A month later, after some cooling off and some mollifying correspondence, Jenner announced that ‘the Cut is heald’.
Until recently, such talk would have been filed under metaphor and left at that. Jenner was miserable, but not in pain. The ‘cut’ wasn’t real. Recent studies on the ways in which pain experience is managed by the brain have begun to change our approach, casting new light on the affective pain utterances of historical actors. We’re now in a position to say, at least tentatively, that Jenner’s misery hurt.

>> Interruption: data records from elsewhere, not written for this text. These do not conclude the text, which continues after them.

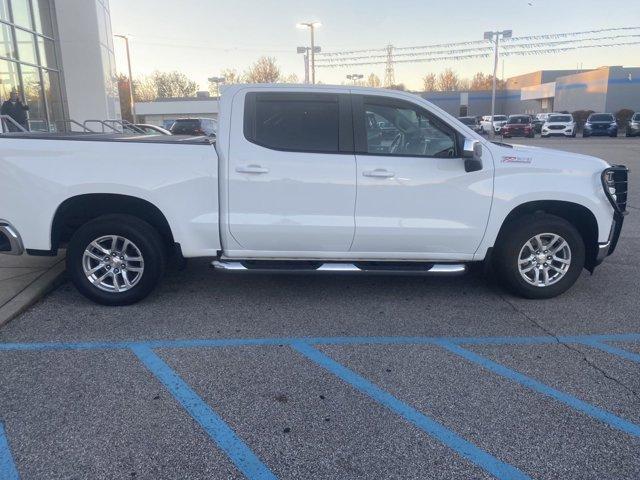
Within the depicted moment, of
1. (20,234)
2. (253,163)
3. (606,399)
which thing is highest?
(253,163)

How so? The turn towards affect in both historical studies and the neurosciences has foregrounded the importance of emotions in giving meaning to, or in defining, painful experiences. In fact, without stimulation of the affective centres of the brain, there is no experience, only pain. On the one hand, studies of people with the rare condition of pain asymbolia have found that without affective involvement, pain is meaningless. People with this condition are fully able to sense pain, but completely unable to interpret it. Bodily injury elicits no fear, no anxiety, no compulsion to flee or fight. A hand is put into the flame and it burns, but there is no reason to withdraw it. On the other hand, there are people who have no bodily injury whatsoever, but who feel the effects of, for example, social exclusion, as physical pain. Brain imaging has discovered that brain activity in affective centres under such conditions accords with what you would expect to see in a person suffering a physical injury. In sum, physical pain requires an emotional component in order to be experienced as pain, while certain ‘negative’ emotions are experienced physically as painful.
What’s the point? The science of pain is finally catching up with what sufferers have known all along: when they communicate that their body is in pain, they’re not making it up. But the specifics of the communication are contextually grounded, culturally formed. To take such utterances seriously is to entertain new potentialities in the history of experience. Much of the emotional suffering of the historical record – hysteria, melancholia, nostalgia, for example (to all of which Dr Jenner was prone) – has been under-treated by the history of medicine, in accord with twentieth-century medicine’s dualistic predilections, where pain is physical and suffering is only emotional or psychological. To enter into the historical experiences and meanings of suffering is to open up the possibility of understanding and interpreting the emotional and physical worlds of historical actors. Both the history of the body and the history of mentalités become united in a monistic history of experience that sets out to understand the dynamic relationship among emotions, their expression, bodily sensations and bodily practices.